Description of the task: Copy word for word everything from the line containing "Is the rocky outcrop" down to the end of the records.

** BEGIN Records supplied **

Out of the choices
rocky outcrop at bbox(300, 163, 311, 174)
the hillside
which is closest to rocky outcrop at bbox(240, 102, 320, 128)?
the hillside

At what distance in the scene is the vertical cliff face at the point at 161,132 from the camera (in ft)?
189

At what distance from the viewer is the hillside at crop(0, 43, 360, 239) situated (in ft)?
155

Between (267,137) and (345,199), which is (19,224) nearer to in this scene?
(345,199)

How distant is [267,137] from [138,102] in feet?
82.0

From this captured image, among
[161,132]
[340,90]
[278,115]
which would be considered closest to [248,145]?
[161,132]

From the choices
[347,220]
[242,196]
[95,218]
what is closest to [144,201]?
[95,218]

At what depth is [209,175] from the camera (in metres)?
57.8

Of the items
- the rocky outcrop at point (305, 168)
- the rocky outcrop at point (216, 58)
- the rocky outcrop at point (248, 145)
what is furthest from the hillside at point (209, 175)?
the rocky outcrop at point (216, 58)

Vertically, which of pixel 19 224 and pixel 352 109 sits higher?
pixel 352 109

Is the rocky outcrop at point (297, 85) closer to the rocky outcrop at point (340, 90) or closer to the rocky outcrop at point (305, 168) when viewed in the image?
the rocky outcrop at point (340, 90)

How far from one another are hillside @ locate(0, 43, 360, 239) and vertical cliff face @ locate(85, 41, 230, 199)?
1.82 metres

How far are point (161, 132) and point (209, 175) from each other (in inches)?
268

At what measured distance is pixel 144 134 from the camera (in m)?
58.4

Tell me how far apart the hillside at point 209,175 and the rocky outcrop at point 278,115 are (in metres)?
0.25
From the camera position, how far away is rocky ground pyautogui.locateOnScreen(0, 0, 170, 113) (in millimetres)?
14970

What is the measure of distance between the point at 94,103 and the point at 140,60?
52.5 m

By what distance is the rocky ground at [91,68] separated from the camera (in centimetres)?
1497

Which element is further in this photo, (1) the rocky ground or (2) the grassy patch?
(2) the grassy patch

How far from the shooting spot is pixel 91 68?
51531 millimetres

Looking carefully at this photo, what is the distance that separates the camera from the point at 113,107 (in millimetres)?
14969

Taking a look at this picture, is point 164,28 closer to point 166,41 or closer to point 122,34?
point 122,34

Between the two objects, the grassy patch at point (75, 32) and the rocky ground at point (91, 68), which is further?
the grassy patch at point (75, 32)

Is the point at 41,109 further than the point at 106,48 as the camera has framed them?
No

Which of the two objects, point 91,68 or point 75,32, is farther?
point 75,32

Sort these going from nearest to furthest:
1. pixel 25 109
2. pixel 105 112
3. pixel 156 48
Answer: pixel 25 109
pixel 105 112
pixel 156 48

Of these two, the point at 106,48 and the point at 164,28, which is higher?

** END Records supplied **

Task result:
Is the rocky outcrop at point (297, 85) closer to the rocky outcrop at point (340, 90) or closer to the rocky outcrop at point (305, 168) when viewed in the image?
the rocky outcrop at point (340, 90)

How far from one another are hillside @ locate(0, 43, 360, 239) and vertical cliff face @ locate(85, 41, 230, 199)?
1.82 metres

How far are point (161, 132) and point (209, 175) from each other (in inches)?
268

At what measured distance is pixel 144 134 from the camera (in m)?
58.4

Tell me how far apart the hillside at point 209,175 and the rocky outcrop at point 278,115 are (in metres)?
0.25
From the camera position, how far away is rocky ground pyautogui.locateOnScreen(0, 0, 170, 113) (in millimetres)?
14970

What is the measure of distance between the point at 94,103 and the point at 140,60?
52.5 m

By what distance is the rocky ground at [91,68] separated from the camera (in centimetres)?
1497

Which element is further in this photo, (1) the rocky ground or (2) the grassy patch?
(2) the grassy patch

How far from the shooting spot is pixel 91 68?
51531 millimetres

Looking carefully at this photo, what is the distance that separates the camera from the point at 113,107 (in millimetres)?
14969

Taking a look at this picture, is point 164,28 closer to point 166,41 or closer to point 122,34?
point 122,34

Between the two objects, the grassy patch at point (75, 32) and the rocky ground at point (91, 68), which is further?
the grassy patch at point (75, 32)

Is the point at 41,109 further than the point at 106,48 as the camera has framed them?
No

Which of the two objects, point 91,68 or point 75,32, is farther?
point 75,32

Sort these going from nearest to furthest:
1. pixel 25 109
2. pixel 105 112
3. pixel 156 48
Answer: pixel 25 109
pixel 105 112
pixel 156 48

Of these two, the point at 106,48 and the point at 164,28, which is higher?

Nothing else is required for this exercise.